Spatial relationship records
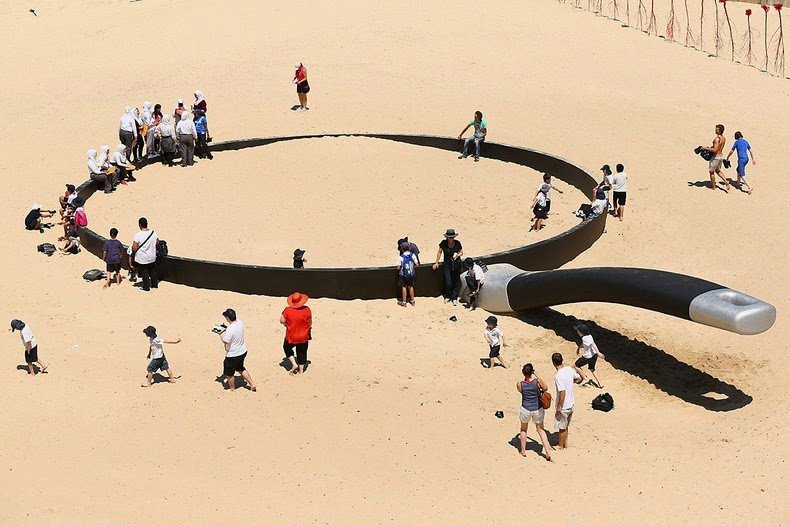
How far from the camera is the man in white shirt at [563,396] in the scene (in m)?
12.6

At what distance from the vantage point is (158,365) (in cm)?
1448

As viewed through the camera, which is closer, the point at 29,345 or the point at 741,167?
the point at 29,345

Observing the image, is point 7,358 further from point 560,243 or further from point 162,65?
point 162,65

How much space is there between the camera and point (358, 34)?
3669 centimetres

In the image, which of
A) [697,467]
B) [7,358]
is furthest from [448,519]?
[7,358]

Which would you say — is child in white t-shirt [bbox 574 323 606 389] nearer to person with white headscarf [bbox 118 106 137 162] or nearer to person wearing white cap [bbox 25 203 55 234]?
person wearing white cap [bbox 25 203 55 234]

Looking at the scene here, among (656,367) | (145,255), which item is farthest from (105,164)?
(656,367)

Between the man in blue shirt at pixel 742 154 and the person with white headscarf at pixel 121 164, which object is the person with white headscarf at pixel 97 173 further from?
the man in blue shirt at pixel 742 154

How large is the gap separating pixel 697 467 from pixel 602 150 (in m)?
15.1

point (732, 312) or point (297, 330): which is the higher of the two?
point (732, 312)

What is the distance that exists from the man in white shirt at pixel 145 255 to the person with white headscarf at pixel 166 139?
734cm

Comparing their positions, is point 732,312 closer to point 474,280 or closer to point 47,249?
point 474,280

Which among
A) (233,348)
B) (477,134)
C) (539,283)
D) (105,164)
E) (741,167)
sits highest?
(477,134)

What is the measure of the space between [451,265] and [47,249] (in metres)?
8.38
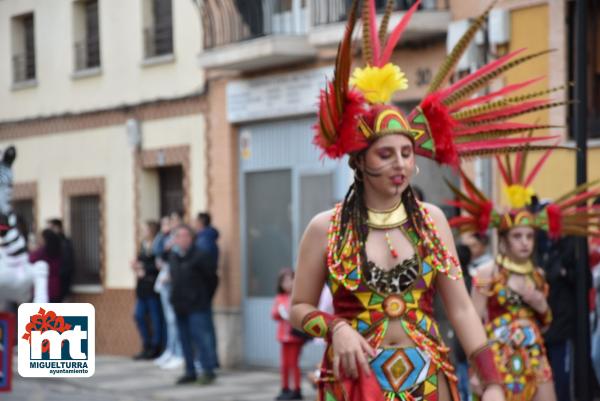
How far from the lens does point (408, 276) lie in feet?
19.5

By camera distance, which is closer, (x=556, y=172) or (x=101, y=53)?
(x=556, y=172)

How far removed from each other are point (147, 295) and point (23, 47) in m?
6.82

### THE PROBLEM
Give back the entries verbatim. Do not include any picture.

### FINAL ANSWER
How far from the camera is the man in white shirt at [563,396] in the scene (in m)?
12.6

At what distance from the vantage point is (158,365) (in cm)?
1448

As viewed through the camera, which is closer, the point at 29,345 or the point at 741,167?
the point at 29,345

Observing the image, is point 7,358 further from point 560,243 or further from point 162,65?
point 162,65

How much space is there between the camera and point (358, 34)?
3669 centimetres

In the image, which of
A) [697,467]
B) [7,358]
is furthest from [448,519]?
[7,358]

Which would you say — is child in white t-shirt [bbox 574 323 606 389] nearer to person with white headscarf [bbox 118 106 137 162] or nearer to person wearing white cap [bbox 25 203 55 234]?
person wearing white cap [bbox 25 203 55 234]

Looking at the scene here, among (656,367) | (145,255), which item is farthest from (105,164)?
(656,367)

Between the man in blue shirt at pixel 742 154 and the person with white headscarf at pixel 121 164, which object is the person with white headscarf at pixel 97 173 further from?
the man in blue shirt at pixel 742 154

How large is the gap separating pixel 697 467 from pixel 602 150 (in m)?
15.1

point (732, 312) or point (297, 330): which is the higher of the two?
point (732, 312)

What is the distance that exists from the man in white shirt at pixel 145 255 to the person with white headscarf at pixel 166 139?
734cm

Comparing their positions, is point 732,312 closer to point 474,280 or closer to point 47,249?
point 474,280

Which among
A) (233,348)
B) (477,134)
C) (539,283)
D) (105,164)
E) (741,167)
sits highest?
(477,134)

What is the measure of the space between [451,265] and [47,249] (in metres)?
8.38
How far from the lens does point (408, 276) lie in feet?
19.5

By camera distance, which is closer, (x=556, y=172) or (x=101, y=53)?
(x=556, y=172)

How far removed from each other are point (147, 295) and point (23, 47) in m?
6.82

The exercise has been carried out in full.